³ Department of Precision Instrument, Tsinghua University, Beijing 100084, China. [email protected].
⁴ Department of Precision Instrument, Tsinghua University, Beijing 100084, China. [email protected].

PMID: 27775624
PMCID: PMC5087532
DOI: 10.3390/s16101747

Decoupling Control of Micromachined Spinning-Rotor Gyroscope with Electrostatic Suspension

Boqian Sun et al. Sensors (Basel). 2016.

. 2016 Oct 20;16(10):1747.

doi: 10.3390/s16101747.

Authors

Boqian Sun¹, Shunyue Wang², Haixia Li³, Xiaoxia He⁴

Affiliations

¹ Department of Precision Instrument, Tsinghua University, Beijing 100084, China. [email protected].
² Department of Precision Instrument, Tsinghua University, Beijing 100084, China. [email protected].
³ Department of Precision Instrument, Tsinghua University, Beijing 100084, China. [email protected].
⁴ Department of Precision Instrument, Tsinghua University, Beijing 100084, China. [email protected].

PMID: 27775624
PMCID: PMC5087532
DOI: 10.3390/s16101747

Abstract

A micromachined gyroscope in which a high-speed spinning rotor is suspended electrostatically in a vacuum cavity usually functions as a dual-axis angular rate sensor.

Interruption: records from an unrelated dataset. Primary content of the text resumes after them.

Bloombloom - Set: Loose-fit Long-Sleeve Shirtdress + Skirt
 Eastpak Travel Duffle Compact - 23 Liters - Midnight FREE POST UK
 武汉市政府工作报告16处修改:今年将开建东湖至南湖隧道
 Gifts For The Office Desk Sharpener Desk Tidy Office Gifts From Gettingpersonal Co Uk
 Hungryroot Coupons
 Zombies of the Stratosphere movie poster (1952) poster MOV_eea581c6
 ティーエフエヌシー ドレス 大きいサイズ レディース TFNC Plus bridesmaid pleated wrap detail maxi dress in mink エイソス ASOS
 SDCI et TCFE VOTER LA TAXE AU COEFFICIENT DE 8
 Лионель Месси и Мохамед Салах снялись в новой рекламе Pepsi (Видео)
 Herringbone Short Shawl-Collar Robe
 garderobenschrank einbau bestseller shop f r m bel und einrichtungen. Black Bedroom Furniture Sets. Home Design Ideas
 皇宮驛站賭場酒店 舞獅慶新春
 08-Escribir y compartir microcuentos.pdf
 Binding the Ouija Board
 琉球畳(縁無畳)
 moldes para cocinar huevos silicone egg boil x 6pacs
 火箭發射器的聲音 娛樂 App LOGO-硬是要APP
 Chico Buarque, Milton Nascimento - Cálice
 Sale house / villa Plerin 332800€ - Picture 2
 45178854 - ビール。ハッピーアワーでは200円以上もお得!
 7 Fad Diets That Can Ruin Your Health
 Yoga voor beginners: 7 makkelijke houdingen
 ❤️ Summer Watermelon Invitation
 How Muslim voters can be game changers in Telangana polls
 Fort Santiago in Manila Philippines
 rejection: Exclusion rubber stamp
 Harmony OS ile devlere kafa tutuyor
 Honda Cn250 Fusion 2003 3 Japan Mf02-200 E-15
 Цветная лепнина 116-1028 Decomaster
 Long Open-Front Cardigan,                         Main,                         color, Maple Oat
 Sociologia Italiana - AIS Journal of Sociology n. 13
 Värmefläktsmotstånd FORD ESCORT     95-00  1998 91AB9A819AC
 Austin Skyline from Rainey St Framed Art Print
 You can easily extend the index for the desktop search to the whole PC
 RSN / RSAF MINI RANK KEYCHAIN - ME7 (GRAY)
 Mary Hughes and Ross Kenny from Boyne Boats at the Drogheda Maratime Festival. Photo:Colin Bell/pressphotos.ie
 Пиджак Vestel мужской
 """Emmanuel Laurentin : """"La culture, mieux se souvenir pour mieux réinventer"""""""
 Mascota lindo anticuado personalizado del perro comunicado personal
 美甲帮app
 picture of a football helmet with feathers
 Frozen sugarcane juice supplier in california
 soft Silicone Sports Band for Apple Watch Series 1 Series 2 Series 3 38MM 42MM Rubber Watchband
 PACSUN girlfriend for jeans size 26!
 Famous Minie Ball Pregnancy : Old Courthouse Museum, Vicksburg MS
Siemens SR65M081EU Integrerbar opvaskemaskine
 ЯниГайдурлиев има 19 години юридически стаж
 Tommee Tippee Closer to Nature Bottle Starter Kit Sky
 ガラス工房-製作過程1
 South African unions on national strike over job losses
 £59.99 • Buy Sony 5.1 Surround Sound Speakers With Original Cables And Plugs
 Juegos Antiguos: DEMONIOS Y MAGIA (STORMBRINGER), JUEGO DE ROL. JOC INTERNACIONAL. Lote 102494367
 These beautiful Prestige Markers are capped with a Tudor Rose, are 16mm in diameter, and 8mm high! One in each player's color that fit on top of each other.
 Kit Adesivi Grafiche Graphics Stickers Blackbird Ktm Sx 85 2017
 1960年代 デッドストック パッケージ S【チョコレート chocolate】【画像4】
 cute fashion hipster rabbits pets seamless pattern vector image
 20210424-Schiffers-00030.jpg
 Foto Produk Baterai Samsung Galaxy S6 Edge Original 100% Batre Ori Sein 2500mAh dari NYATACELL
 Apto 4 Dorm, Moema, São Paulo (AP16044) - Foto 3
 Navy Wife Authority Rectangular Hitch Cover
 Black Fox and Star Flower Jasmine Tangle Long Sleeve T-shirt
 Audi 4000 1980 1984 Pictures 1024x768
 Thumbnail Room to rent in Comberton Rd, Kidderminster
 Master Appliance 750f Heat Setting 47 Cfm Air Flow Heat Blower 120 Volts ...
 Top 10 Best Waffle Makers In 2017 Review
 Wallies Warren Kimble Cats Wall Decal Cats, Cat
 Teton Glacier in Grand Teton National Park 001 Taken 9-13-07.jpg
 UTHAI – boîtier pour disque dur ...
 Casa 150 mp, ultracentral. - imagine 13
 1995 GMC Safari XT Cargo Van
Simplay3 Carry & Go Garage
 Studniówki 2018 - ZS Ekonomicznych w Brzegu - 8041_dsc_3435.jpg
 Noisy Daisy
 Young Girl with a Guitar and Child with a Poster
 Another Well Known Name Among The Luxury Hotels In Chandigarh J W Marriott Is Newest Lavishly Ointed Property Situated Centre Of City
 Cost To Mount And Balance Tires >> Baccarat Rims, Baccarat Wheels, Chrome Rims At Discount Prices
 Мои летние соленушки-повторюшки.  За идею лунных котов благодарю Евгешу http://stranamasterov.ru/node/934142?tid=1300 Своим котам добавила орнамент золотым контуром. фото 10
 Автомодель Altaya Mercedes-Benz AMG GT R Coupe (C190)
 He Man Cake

An inherent coupling error between the two sensing axes exists owing to the angular motion of the spinning rotor being controlled by a torque-rebalance loop. In this paper, a decoupling compensation method is proposed and investigated experimentally based on an electrostatically suspended micromachined gyroscope. In order to eliminate the negative spring effect inherent in the gyroscope dynamics, a stiffness compensation scheme was utilized in design of the decoupled rebalance loop to ensure loop stability and increase suspension stiffness. The experimental results show an overall stiffness increase of 30.3% after compensation. A decoupling method comprised of inner- and outer-loop decoupling compensators is proposed to minimize the cross-axis coupling error. The inner-loop decoupling compensator aims to attenuate the angular position coupling. The experimental frequency response shows a position coupling attenuation by 14.36 dB at 1 Hz. Moreover, the cross-axis coupling between the two angular rate output signals can be attenuated theoretically from -56.2 dB down to -102 dB by further appending the outer-loop decoupling compensator. The proposed dual-loop decoupling compensation algorithm could be applied to other dual-axis spinning-rotor gyroscopes with various suspension solutions.

Keywords: decoupling control; electrostatic suspension; gyroscope rebalance loop; inner-loop decoupling compensator; micromachined spinning-rotor gyroscope; outer-loop decoupling compensator; stiffness compensation.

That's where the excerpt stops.